I ll look more on that tomorrow to be sure.

Mike and myself are in total agreement that a proper ball riding directly on a proper magnet, with the proper lubricant works more than fine. After all, a piston ring in an automobile engine is slapping back and forth at roughly 30 MPH (the ring, not the car), for potentially hundreds of thousands of miles.

Also, see here:
[reprap.org]

Edited 1 time(s). Last edit at 05/11/2021 10:21PM by rq3.

There is nothing inherently wrong with metal to metal for rubbing parts although I am not sure the plating on magnets is a good candidate. I prefer to use a plastic cup - Delrin in my printers
I did a quick test with a countersunk magnet and a ball to check if the results were the same as with my iron cup test. On first results it doesn't look like having a ball nestled in the cup of the magnet is a good way of doing a magnetic ball joint.



The magnets are stuck to a steel bar and the hammer is an 8mm steel ball that has been silver soldered to a brass rod. When pulled with a spring balance it appeared to release cleanly at about 500 grams but when the rod was pulled up by hand it came up about 1/3 of the way out with relatively little pressure, then slid up the side of the cone to the lip where it held on for a bit - possibly when I was applying about 500 grams of pull, before finally releasing. Surprisingly this "soft disconnect" seemed less clear with only one countersunk magnet - possibly the stack of magnets reinforces the strength of the face more than in the recessed hole.

========

▸ Tasks to perform:
a) In the magnetic ball joint thread, what plastic does one poster use for the cup in their printers?
b) Copy the part of the magnetic ball joint thread starting with "I ll look more" and going on through "magnetic ball joint.".

▸ Data shown:
========

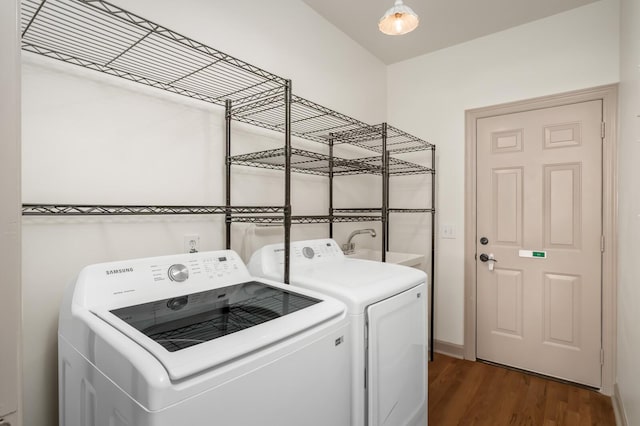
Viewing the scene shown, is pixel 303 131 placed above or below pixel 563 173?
above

========

▸ The solutions:
a) Delrin.

b)
I ll look more on that tomorrow to be sure.

Mike and myself are in total agreement that a proper ball riding directly on a proper magnet, with the proper lubricant works more than fine. After all, a piston ring in an automobile engine is slapping back and forth at roughly 30 MPH (the ring, not the car), for potentially hundreds of thousands of miles.

Also, see here:
[reprap.org]

Edited 1 time(s). Last edit at 05/11/2021 10:21PM by rq3.

There is nothing inherently wrong with metal to metal for rubbing parts although I am not sure the plating on magnets is a good candidate. I prefer to use a plastic cup - Delrin in my printers
I did a quick test with a countersunk magnet and a ball to check if the results were the same as with my iron cup test. On first results it doesn't look like having a ball nestled in the cup of the magnet is a good way of doing a magnetic ball joint.